De posse do Aleph – um dispositivo minúsculo, secreto e miraculoso, que permite ao observador enxergar o mundo inteiro –, o pretenso escritor Carlos Argentino Daneri, no conto “O Aleph” (1949), de Jorge Luis Borges, se lança à fastidiosa redação de um vastíssimo poema épico chamado “A Terra”, em que descreveria em minúcia todos os continentes. Disposto a versificar “toda a redondez do planeta”, Daneri, no entanto, após anos de trabalho, percebe ter dado conta de apenas alguns hectares do estado de Queensland, na Austrália; de mais de 1 quilômetro do curso do rio Ob, na Sibéria; de um gasômetro ao norte de Veracruz, no México; e de um estabelecimento de banhos turcos não distante do aquário de Brighton, na Inglaterra. Detalhista e pernóstico, ele perde a dimensão do todo no atoleiro das infinitas partes, sucumbindo à impossibilidade de comunicá-las.

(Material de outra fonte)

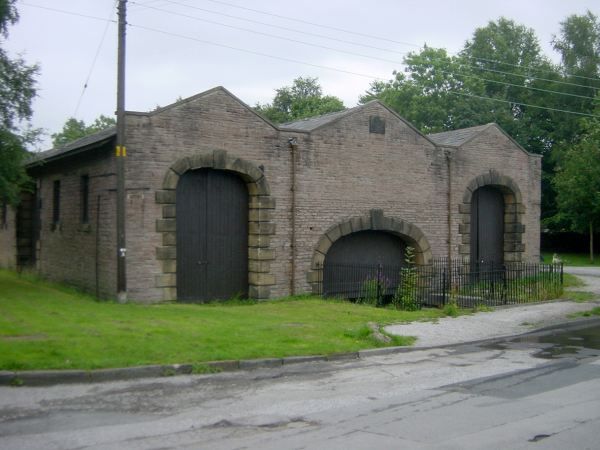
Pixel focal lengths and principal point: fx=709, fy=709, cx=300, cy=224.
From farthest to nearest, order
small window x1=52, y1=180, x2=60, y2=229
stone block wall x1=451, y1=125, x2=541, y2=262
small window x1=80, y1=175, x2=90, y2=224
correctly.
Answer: stone block wall x1=451, y1=125, x2=541, y2=262 → small window x1=52, y1=180, x2=60, y2=229 → small window x1=80, y1=175, x2=90, y2=224

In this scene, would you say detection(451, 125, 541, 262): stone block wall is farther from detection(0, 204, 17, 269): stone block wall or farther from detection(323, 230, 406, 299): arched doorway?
detection(0, 204, 17, 269): stone block wall

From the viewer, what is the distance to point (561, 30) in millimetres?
51875

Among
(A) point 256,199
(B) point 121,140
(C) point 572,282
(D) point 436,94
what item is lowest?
(C) point 572,282

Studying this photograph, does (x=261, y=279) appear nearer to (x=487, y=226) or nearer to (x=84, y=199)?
(x=84, y=199)

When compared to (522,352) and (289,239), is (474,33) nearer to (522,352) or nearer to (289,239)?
(289,239)

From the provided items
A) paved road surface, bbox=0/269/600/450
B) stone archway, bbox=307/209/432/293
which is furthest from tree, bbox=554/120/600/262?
paved road surface, bbox=0/269/600/450

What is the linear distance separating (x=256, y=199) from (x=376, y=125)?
475 cm

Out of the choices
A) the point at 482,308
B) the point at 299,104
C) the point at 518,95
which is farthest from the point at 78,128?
the point at 482,308

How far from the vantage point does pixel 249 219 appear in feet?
63.3

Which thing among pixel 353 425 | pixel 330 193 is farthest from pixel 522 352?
pixel 330 193

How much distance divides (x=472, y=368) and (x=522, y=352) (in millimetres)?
2079

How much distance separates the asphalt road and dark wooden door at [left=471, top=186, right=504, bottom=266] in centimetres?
1337

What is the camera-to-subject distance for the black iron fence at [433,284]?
781 inches

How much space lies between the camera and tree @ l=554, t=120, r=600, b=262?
41.5m
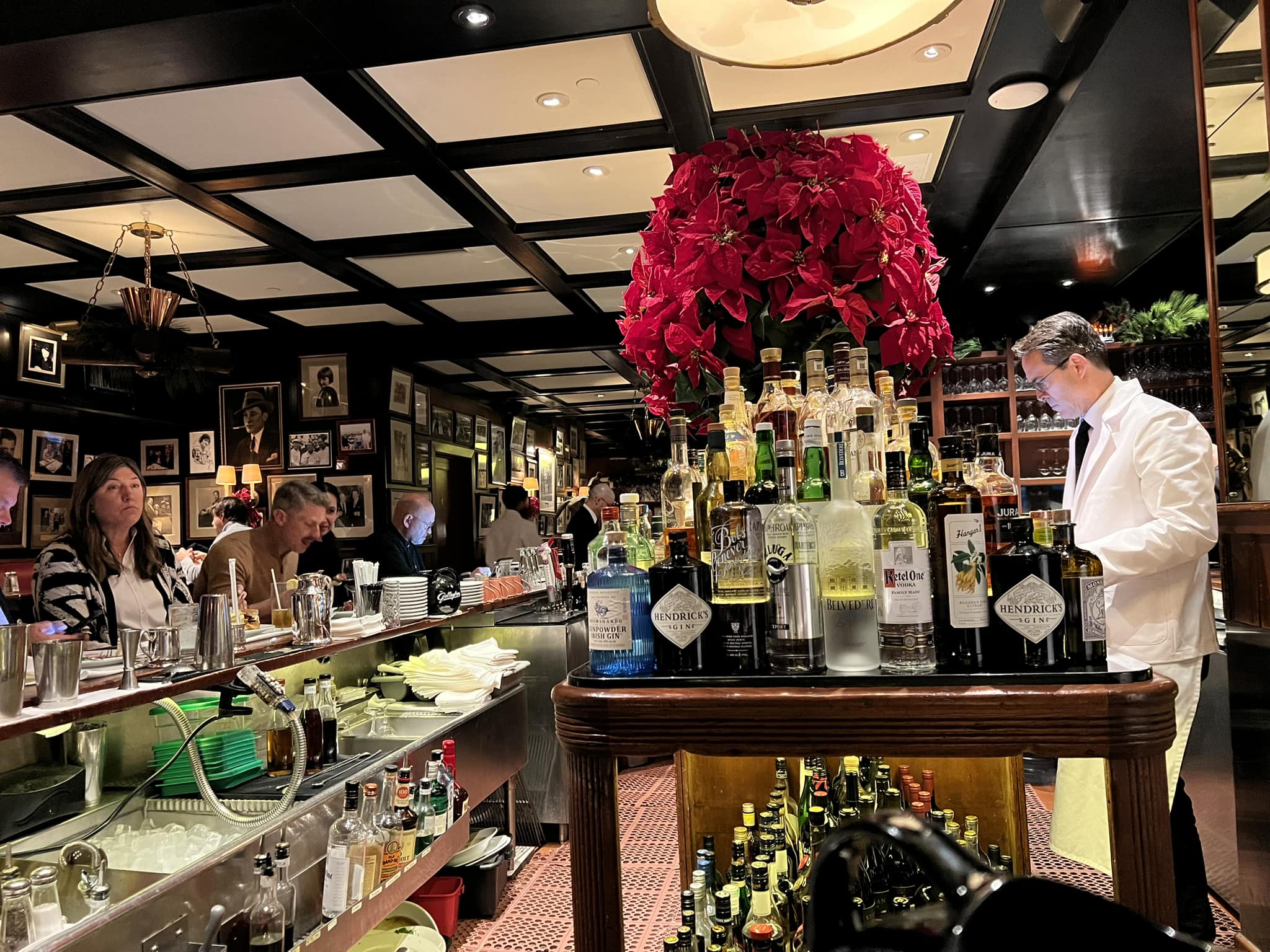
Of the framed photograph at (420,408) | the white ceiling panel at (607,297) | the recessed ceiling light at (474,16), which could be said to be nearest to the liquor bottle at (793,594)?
the recessed ceiling light at (474,16)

O trânsito entre realidade e mapeamento é um tema muito borgiano. Não sabemos se Tuca Vieira um dia terminará seu trabalho, mas podemos pensar essa catalogação como um ato silencioso de construção paralela de uma outra cidade latente que nós ainda não vemos, enquanto a que conhecemos continua se transformando. Afinal, como notou o ensaísta francês Georges Didi-Huberman, “se o atlas aparece como um trabalho incessante de recomposição do mundo, é, em primeiro lugar, porque o mundo mesmo sofre decomposições constantes”.
Guilherme Wisnik é arquiteto e ensaísta, autor de Estado Crítico: À Deriva nas Cidades, da Publifolha
Tuca Vieira é fotógrafo, autor de As cidades do Brasil: São Paulo (Publifolha).